Sidney took a step back as Williams continued. ‘I can’t imagine a clergyman being good for anything except this poor girl’s funeral.’

‘You’d be surprised,’ Keating intervened.

Williams was keen to press on. ‘When do you think the crime took place?’

‘We think it must have been during the drum solo. The noise proved a distraction . . .’

‘In my experience that’s when most people head for the Gents.’

‘This audience clearly wanted to stay.’

‘Apart from the murderer. There are some familiar enough faces in the crowd. I’ve spent half my life locking these people up and out they come like cockroaches.’

Gloria Dee walked up and asked. ‘Have you found the torpedo?’

‘The what?’

‘The hit man.’

‘We’ve only just arrived.’

‘How long are we gonna have to hang around?’

‘All night, madam,’ Inspector Williams replied.

‘I’m used to late, and I’m real sorry for the girl. Sorrier than I can say. But if you’ve got questions can you ask us first? We have to play tomorrow.’

‘I’m not so sure about that, madam. We may have to close this place down for a few days.’

‘Then how am I supposed to live? They don’t pay if we don’t play.’

Williams had no time for the questions of other people. ‘This is a murder investigation. We can start our inquiries with you and let you go home. Clearly you are some kind of performer . . .’

‘Let me straighten your wig right off. I’m not “some kind”. I’m Gloria Dee.’
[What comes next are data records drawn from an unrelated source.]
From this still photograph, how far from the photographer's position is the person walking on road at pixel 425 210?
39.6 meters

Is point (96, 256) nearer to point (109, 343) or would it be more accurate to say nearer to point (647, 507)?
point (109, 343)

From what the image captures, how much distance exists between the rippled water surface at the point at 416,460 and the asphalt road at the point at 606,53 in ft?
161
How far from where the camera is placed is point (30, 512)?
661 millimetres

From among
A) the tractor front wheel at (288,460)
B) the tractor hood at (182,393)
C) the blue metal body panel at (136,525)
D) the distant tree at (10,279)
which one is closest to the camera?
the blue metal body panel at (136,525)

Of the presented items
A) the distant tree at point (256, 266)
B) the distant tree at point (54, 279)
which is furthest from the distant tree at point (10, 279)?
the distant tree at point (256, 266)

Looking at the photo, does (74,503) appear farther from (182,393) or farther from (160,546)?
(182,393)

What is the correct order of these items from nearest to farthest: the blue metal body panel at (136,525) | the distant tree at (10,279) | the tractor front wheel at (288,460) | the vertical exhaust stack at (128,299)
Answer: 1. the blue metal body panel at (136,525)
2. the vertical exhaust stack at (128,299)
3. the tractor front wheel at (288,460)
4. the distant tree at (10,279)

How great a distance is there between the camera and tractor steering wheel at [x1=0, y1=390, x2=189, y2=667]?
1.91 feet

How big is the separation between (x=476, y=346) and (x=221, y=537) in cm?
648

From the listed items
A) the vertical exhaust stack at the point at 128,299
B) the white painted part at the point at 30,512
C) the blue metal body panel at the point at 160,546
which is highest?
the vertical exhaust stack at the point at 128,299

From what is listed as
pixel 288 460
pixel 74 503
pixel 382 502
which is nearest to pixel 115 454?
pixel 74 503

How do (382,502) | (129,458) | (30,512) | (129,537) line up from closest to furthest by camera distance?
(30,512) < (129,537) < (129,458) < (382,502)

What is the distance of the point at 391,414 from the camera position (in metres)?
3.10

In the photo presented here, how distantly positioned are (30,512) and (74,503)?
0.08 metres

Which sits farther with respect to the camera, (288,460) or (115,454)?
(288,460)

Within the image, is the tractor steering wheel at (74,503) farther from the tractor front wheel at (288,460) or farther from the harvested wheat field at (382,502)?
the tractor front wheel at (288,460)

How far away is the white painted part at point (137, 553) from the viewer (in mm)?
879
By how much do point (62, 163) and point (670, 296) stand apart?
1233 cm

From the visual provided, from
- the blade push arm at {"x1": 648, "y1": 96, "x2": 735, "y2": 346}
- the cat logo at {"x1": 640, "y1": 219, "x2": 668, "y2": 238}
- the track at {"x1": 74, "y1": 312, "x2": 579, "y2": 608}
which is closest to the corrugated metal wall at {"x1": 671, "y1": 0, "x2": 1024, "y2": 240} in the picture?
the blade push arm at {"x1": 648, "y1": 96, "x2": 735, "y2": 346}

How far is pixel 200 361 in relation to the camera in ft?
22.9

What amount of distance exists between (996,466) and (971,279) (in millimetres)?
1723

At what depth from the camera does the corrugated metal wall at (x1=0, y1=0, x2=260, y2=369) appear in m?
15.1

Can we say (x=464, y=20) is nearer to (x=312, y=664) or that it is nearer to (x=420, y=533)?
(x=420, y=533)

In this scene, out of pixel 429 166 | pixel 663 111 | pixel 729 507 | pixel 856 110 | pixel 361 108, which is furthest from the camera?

‘I don’t care who you are. I must follow procedure. We have, at the very least, to get the names and addresses of every person here and establish where they were at the time of the murder. I hear that you were in the audience.’

‘I was hitting all sixes, scattin’ away as the boys were playin’. Everyone was havin’ a good time. Then it all went to hell. No matter how many times this kinda thing happens, it still gets to you.’

‘You mean this has occurred before?’ Sidney asked. He knew that jazz and violence shared a mutual history. He remembered reading about the stabbing of the bandleader James Reese Europe, and of Chano Pozo, the percussionist killed in a bar-room brawl.

‘We’re jazz people. There’s nothin’ I aint seen.’

‘Then perhaps you can help?’ Keating asked.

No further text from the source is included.